Dinlemeye ve dinlenmeye aşırı önem verdiğimi yıllar içerisinde anladım. Sanıyordum ki, herkes böyle. Hiç öyle bir şey yokmuş. Bana bir şey anlatıldığında kılı kırk yaran sorularımla karşımdakini ya da masadakileri çıldırtır, zaman zaman da alaylara maruz kalırdım. Bir konuyu ince detaylarıyla anlattığımda, “Uzatma” tepkisi alınca anlamaya başladım, çoğunluğun kafasında elbisenin renginin, sokağın görüntüsünün, hangi mimiklerle neye sevinildiğinin hiç var olmadığını. İnsanlar hızlıca neticeye gelmek istiyordu, haticeye değil.

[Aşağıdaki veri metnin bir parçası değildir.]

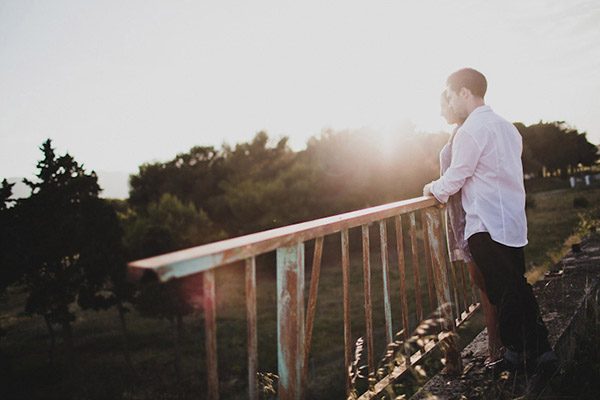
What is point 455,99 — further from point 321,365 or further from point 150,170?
point 150,170

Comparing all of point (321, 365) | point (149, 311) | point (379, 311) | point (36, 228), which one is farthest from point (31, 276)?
point (379, 311)

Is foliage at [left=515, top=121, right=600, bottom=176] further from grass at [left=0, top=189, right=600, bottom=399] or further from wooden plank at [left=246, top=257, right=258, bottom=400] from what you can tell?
wooden plank at [left=246, top=257, right=258, bottom=400]

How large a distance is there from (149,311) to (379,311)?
22.8 feet

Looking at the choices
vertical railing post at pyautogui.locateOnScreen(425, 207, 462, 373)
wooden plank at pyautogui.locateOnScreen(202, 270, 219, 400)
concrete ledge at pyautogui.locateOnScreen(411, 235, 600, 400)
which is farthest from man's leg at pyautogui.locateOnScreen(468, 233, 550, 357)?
wooden plank at pyautogui.locateOnScreen(202, 270, 219, 400)

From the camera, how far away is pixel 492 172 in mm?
2135

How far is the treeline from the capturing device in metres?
10.8

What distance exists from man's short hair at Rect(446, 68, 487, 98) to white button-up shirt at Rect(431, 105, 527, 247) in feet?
0.36

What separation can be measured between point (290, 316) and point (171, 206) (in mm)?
17866

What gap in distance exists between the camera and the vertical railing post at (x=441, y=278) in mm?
2439

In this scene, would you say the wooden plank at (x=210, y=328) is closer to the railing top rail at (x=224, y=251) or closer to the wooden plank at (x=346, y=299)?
the railing top rail at (x=224, y=251)

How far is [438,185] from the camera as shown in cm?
232

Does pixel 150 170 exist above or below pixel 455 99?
above

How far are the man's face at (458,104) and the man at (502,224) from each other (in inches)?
3.5

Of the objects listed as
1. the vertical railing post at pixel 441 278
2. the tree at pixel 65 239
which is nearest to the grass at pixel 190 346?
the tree at pixel 65 239
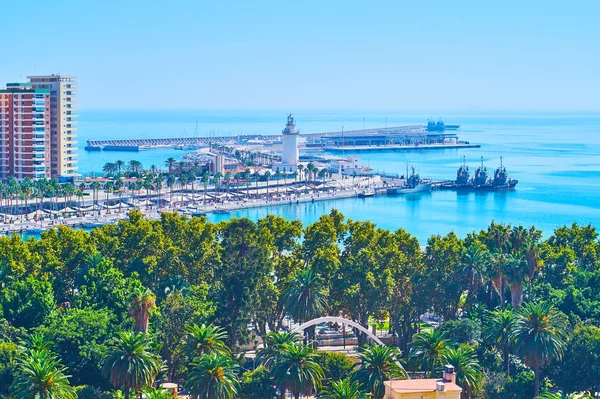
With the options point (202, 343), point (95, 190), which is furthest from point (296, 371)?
point (95, 190)

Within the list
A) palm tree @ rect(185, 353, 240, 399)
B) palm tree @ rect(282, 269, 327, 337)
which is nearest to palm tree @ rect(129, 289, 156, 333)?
palm tree @ rect(185, 353, 240, 399)

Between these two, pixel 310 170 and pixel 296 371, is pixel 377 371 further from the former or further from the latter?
pixel 310 170

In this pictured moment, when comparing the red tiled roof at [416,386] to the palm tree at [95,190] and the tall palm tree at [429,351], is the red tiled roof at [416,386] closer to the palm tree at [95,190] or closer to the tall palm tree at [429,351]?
the tall palm tree at [429,351]

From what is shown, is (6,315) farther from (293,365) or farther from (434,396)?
(434,396)

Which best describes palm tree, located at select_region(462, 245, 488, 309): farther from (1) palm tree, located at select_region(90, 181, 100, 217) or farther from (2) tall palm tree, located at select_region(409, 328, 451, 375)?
(1) palm tree, located at select_region(90, 181, 100, 217)

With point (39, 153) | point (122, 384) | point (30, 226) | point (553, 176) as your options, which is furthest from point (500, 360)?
point (553, 176)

Ve neticeye gelirken de bol bol söz kesmek, hatta sözü alıp başka bir yere getirmek ve hatta lafın ortasındayken kafasını yanındakine çevirip bambaşka bir sohbete başlamak.

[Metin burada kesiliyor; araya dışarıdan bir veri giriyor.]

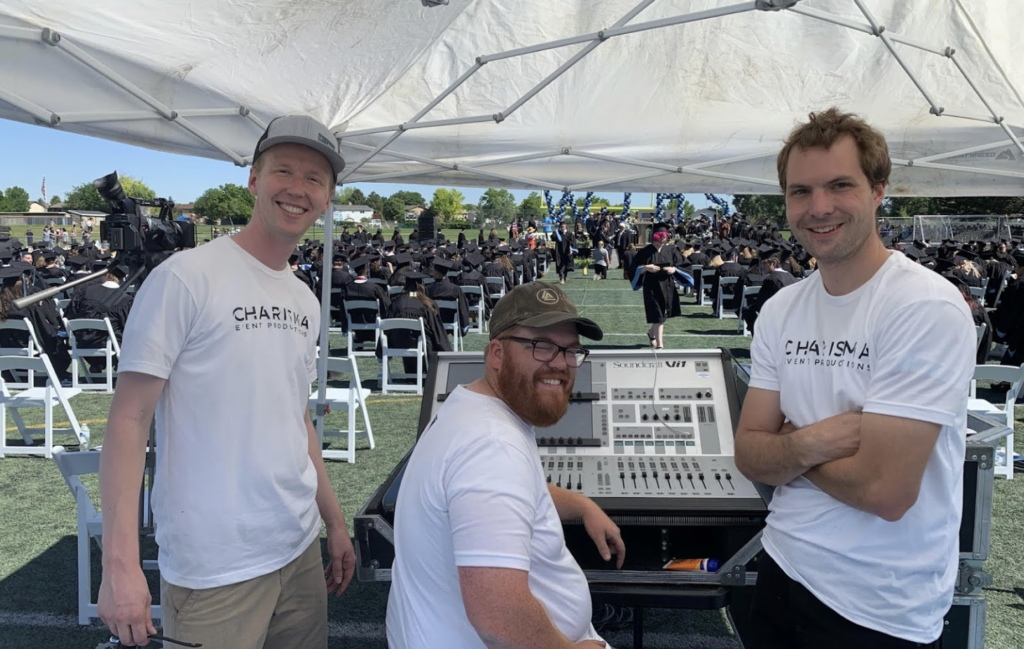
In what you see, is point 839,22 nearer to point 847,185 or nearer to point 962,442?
point 847,185

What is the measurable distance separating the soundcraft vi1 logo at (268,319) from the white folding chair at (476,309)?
11096 mm

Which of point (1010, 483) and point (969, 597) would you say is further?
point (1010, 483)

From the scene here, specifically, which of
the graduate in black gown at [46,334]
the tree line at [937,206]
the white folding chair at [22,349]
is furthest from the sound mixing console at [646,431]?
the tree line at [937,206]

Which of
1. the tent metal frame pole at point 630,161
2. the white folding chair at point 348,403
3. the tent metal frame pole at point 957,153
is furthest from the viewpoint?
the white folding chair at point 348,403

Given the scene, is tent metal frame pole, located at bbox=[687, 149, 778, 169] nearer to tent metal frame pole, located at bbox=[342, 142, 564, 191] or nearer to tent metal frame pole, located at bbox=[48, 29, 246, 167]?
tent metal frame pole, located at bbox=[342, 142, 564, 191]

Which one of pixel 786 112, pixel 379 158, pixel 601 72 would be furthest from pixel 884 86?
pixel 379 158

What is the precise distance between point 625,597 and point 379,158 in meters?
3.65

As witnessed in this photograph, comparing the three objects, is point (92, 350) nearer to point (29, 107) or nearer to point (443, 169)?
point (443, 169)

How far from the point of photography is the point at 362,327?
11164 millimetres

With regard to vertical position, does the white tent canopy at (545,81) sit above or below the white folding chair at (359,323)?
above

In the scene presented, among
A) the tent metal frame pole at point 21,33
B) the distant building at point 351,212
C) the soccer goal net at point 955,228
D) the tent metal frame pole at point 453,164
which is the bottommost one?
the tent metal frame pole at point 453,164

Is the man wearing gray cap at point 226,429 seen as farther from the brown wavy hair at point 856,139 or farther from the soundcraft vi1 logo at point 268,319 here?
the brown wavy hair at point 856,139

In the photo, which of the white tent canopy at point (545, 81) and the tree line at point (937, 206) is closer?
the white tent canopy at point (545, 81)

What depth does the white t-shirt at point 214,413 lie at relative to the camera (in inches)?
70.9
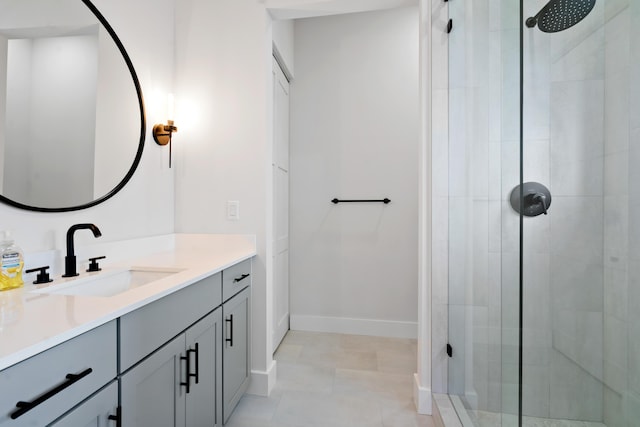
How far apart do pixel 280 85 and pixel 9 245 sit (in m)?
1.91

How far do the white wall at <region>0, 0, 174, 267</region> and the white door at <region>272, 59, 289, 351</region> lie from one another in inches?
28.1

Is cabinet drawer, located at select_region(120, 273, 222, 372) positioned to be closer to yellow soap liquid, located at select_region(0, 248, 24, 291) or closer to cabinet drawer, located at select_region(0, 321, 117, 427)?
cabinet drawer, located at select_region(0, 321, 117, 427)

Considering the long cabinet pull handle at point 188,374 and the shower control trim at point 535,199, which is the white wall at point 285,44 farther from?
the long cabinet pull handle at point 188,374

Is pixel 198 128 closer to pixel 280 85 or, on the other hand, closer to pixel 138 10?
pixel 138 10

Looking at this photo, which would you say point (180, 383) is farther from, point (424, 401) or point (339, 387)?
point (424, 401)

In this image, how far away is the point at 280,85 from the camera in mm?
2369

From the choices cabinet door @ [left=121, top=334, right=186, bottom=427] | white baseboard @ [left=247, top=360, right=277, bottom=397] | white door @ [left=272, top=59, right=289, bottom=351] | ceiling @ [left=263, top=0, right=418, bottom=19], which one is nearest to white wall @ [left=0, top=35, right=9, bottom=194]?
cabinet door @ [left=121, top=334, right=186, bottom=427]

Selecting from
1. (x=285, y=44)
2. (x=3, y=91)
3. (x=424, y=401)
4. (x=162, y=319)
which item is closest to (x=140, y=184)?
(x=3, y=91)

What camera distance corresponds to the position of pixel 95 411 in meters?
0.73

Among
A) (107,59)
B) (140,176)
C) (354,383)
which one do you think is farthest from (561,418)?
(107,59)

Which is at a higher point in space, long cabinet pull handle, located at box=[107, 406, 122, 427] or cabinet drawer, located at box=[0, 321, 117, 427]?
cabinet drawer, located at box=[0, 321, 117, 427]

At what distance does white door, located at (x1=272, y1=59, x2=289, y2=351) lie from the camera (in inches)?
88.9

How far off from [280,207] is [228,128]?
31.7 inches

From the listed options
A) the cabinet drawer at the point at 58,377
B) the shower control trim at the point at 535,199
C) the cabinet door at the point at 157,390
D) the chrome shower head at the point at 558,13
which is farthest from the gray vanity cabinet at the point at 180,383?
the chrome shower head at the point at 558,13
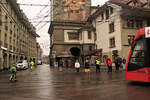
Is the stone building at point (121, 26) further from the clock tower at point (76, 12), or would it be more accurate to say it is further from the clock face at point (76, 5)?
the clock tower at point (76, 12)

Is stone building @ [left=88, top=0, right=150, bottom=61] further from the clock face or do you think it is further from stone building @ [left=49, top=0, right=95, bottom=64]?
the clock face

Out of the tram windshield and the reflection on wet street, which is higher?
the tram windshield

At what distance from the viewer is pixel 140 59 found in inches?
333

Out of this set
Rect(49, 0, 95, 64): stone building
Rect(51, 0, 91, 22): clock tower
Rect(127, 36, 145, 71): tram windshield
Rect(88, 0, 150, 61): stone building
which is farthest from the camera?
Rect(51, 0, 91, 22): clock tower

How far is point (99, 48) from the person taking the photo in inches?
1319

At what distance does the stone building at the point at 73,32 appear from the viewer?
120ft

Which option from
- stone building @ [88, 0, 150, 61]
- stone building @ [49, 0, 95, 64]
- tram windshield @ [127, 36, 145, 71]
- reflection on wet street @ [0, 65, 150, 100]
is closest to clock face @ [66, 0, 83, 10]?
stone building @ [49, 0, 95, 64]

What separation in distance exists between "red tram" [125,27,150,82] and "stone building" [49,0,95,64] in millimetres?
27123

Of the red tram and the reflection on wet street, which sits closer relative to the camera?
the reflection on wet street

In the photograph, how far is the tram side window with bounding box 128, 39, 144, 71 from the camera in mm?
8439

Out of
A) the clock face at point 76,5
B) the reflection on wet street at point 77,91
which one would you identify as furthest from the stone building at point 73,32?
the reflection on wet street at point 77,91

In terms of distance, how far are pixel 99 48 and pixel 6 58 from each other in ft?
61.7

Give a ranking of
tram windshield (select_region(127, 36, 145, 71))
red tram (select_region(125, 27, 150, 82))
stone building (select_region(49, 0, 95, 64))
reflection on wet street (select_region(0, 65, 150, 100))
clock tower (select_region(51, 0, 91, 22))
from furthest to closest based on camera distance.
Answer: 1. clock tower (select_region(51, 0, 91, 22))
2. stone building (select_region(49, 0, 95, 64))
3. tram windshield (select_region(127, 36, 145, 71))
4. red tram (select_region(125, 27, 150, 82))
5. reflection on wet street (select_region(0, 65, 150, 100))

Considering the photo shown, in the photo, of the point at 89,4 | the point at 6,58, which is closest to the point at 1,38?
the point at 6,58
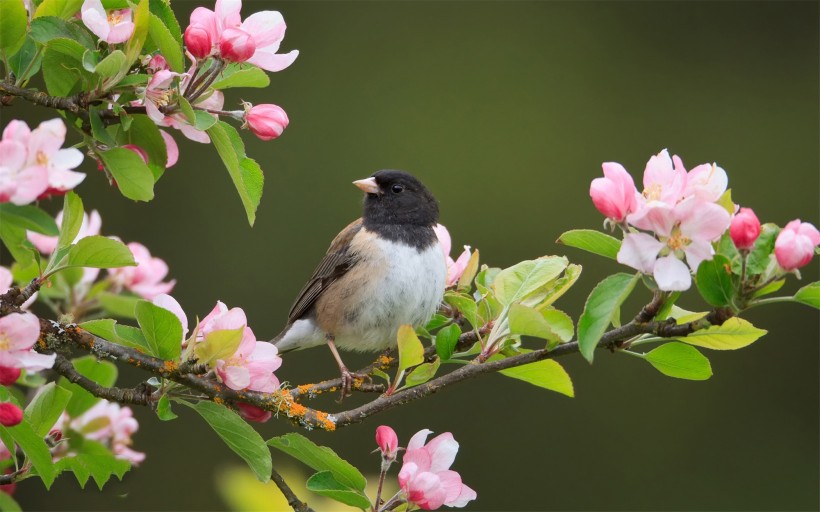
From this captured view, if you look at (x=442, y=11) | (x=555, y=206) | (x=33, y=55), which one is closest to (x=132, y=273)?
(x=33, y=55)

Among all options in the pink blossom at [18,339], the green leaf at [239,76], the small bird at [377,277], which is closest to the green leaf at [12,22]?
the green leaf at [239,76]

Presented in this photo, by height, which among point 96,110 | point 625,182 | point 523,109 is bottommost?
point 523,109

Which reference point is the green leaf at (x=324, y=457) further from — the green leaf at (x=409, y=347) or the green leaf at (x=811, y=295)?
the green leaf at (x=811, y=295)

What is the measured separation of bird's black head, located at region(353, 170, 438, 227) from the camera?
2.78 meters

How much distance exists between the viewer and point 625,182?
138 centimetres

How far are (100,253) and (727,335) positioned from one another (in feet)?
2.92

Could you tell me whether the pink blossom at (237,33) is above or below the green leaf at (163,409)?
above

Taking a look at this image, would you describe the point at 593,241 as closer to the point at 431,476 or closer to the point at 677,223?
the point at 677,223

Hayatımda olağanüstü kötü dinleyiciler tanıdım. Gayri ihtiyari bu tip ortamlarda daha sessiz kalma, minimumda konuşma refleksi geliştirdim. Çeke çeke söz almak çok yorucu bir mesaiydi. YıIlar önce Van depremzedelerine destek olmak amacıyla düzenlediğimiz Van İçin Rock konserini anlatmak üzere Okan Bayülgen’in programına katılmıştık birkaç müzisyenle birlikte. Sınırlı vakitte anlatabileceğimiz bir yardım kampanyası hakkında sarf ettiğim birkaç cümlenin bile yanımda oturan ünlü bir oyuncu tarafından mütemadiyen nasıl baltayla ortadan ikiye bölündüğünü, lafı kendine çevirmek için nasıl dört döndüğünü hayretler içerisinde izlemiştim. Tahammülsüz dinleyicilerin giderek daha da arttığı bir ülkede olması gerekeni iyice abartarak uyguladım. İşte olanlar…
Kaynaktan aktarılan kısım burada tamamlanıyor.